Action item =>
In the data below, find the line containing "全市农村实施三向培养工程纪实", then set down that line and every later line up to and including the line containing "认识党、加入党、跟党走，迎风招展的党旗下凝聚了一大批先进分子", exactly.

[Saved entries]

• • • •

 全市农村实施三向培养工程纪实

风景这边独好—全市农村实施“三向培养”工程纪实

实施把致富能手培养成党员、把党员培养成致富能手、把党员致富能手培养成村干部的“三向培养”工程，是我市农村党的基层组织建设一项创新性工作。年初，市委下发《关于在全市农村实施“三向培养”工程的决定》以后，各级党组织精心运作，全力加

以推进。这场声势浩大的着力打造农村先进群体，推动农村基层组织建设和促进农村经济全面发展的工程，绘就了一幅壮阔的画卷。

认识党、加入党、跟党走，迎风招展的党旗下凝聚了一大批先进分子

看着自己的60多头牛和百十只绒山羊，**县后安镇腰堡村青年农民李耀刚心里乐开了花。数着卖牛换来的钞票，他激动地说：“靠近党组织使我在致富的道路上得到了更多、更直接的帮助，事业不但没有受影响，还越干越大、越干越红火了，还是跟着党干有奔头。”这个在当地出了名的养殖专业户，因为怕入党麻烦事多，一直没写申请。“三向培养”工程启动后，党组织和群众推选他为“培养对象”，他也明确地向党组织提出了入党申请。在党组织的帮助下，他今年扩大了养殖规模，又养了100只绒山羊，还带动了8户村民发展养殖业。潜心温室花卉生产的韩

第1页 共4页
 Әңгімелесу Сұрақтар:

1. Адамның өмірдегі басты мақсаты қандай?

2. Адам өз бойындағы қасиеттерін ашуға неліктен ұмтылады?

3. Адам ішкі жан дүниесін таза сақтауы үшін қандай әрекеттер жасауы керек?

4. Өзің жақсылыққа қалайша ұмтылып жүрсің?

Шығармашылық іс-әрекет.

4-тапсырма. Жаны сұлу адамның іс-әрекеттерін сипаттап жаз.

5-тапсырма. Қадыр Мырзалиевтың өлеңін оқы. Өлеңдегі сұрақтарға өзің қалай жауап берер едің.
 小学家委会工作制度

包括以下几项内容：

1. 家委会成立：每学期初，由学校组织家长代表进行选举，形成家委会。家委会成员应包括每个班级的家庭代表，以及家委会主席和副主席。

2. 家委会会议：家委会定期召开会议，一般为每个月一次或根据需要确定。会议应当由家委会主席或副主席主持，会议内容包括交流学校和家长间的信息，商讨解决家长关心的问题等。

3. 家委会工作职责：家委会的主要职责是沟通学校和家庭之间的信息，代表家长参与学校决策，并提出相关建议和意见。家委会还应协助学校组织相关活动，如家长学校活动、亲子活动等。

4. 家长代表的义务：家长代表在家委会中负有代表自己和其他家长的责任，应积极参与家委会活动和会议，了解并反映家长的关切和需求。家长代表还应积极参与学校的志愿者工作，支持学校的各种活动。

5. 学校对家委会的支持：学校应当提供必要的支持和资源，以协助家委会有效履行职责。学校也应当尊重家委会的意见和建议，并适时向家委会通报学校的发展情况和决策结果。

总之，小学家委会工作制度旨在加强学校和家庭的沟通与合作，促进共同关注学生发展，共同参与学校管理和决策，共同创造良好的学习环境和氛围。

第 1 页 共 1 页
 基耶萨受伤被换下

• • • •

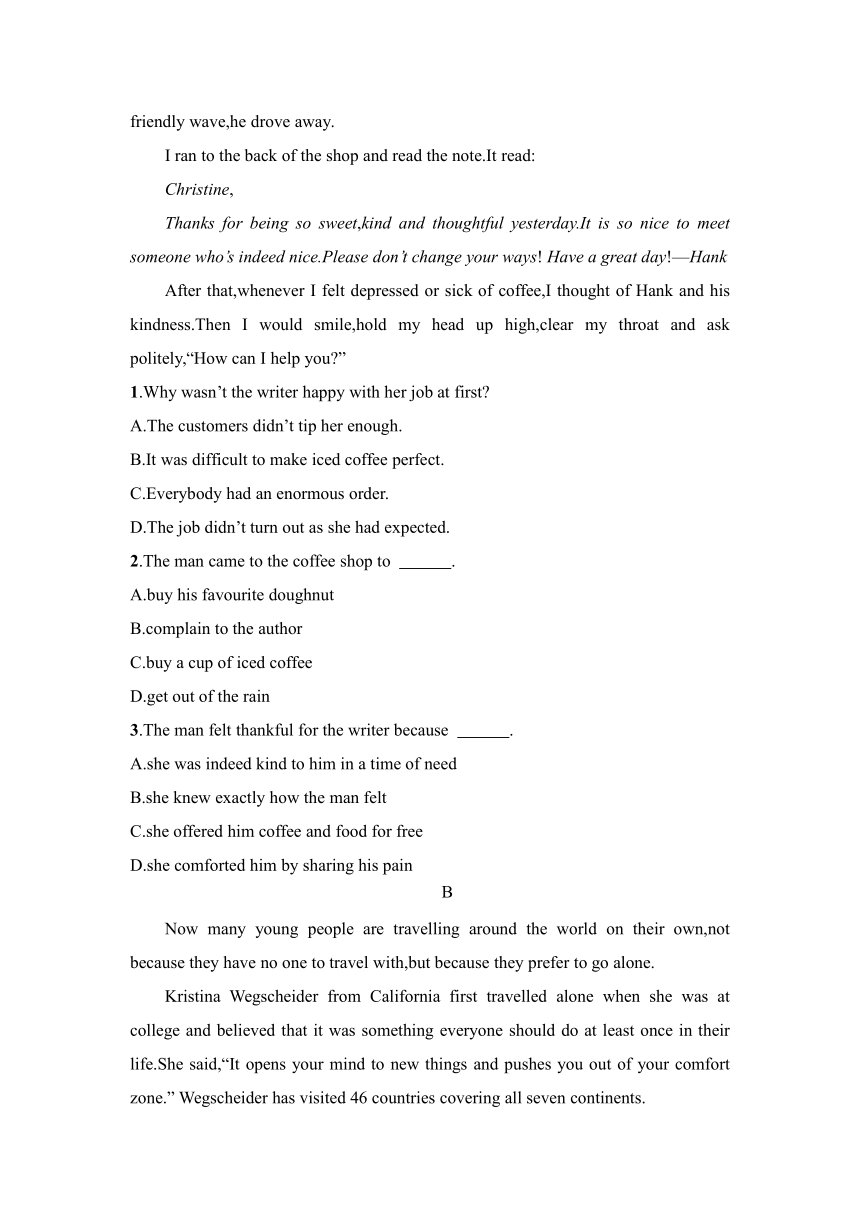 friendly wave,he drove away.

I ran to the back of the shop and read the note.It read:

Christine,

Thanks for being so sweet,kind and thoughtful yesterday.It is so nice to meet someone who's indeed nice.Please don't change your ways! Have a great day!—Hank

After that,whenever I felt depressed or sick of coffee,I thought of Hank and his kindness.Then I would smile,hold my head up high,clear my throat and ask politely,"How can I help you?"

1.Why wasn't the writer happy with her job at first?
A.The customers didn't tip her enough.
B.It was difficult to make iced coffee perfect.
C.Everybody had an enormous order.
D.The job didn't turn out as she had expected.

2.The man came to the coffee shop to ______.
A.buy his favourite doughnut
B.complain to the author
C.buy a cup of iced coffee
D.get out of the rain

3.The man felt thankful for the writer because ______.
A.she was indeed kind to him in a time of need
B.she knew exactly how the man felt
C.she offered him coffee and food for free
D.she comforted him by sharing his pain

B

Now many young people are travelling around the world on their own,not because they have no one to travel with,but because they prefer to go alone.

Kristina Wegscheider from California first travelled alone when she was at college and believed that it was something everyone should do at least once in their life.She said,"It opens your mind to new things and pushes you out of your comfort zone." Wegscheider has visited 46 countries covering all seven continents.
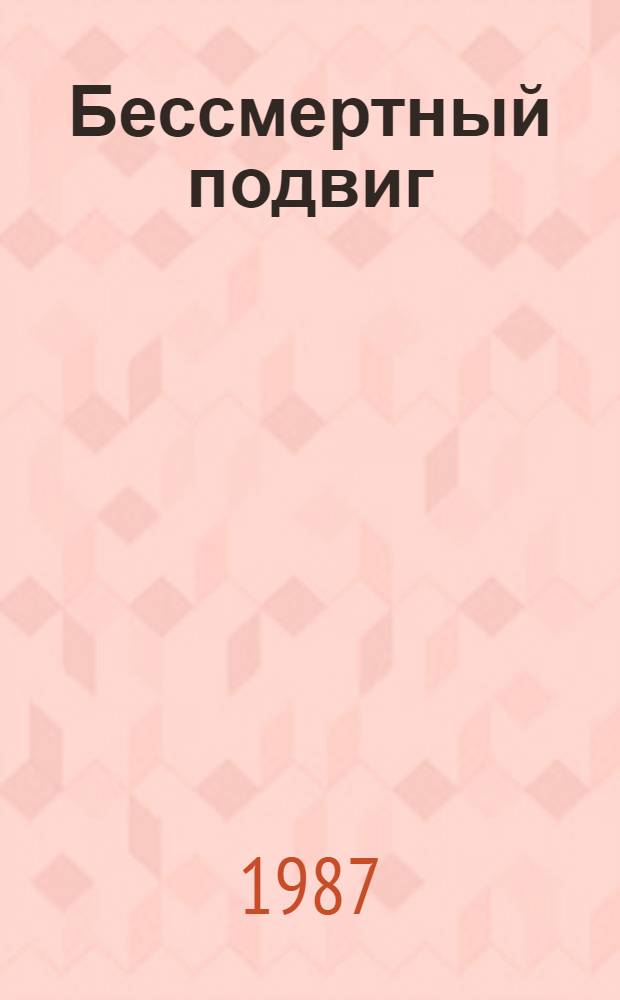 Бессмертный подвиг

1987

• • • •

Completed task =>
 全市农村实施三向培养工程纪实

风景这边独好—全市农村实施“三向培养”工程纪实

实施把致富能手培养成党员、把党员培养成致富能手、把党员致富能手培养成村干部的“三向培养”工程，是我市农村党的基层组织建设一项创新性工作。年初，市委下发《关于在全市农村实施“三向培养”工程的决定》以后，各级党组织精心运作，全力加

以推进。这场声势浩大的着力打造农村先进群体，推动农村基层组织建设和促进农村经济全面发展的工程，绘就了一幅壮阔的画卷。

认识党、加入党、跟党走，迎风招展的党旗下凝聚了一大批先进分子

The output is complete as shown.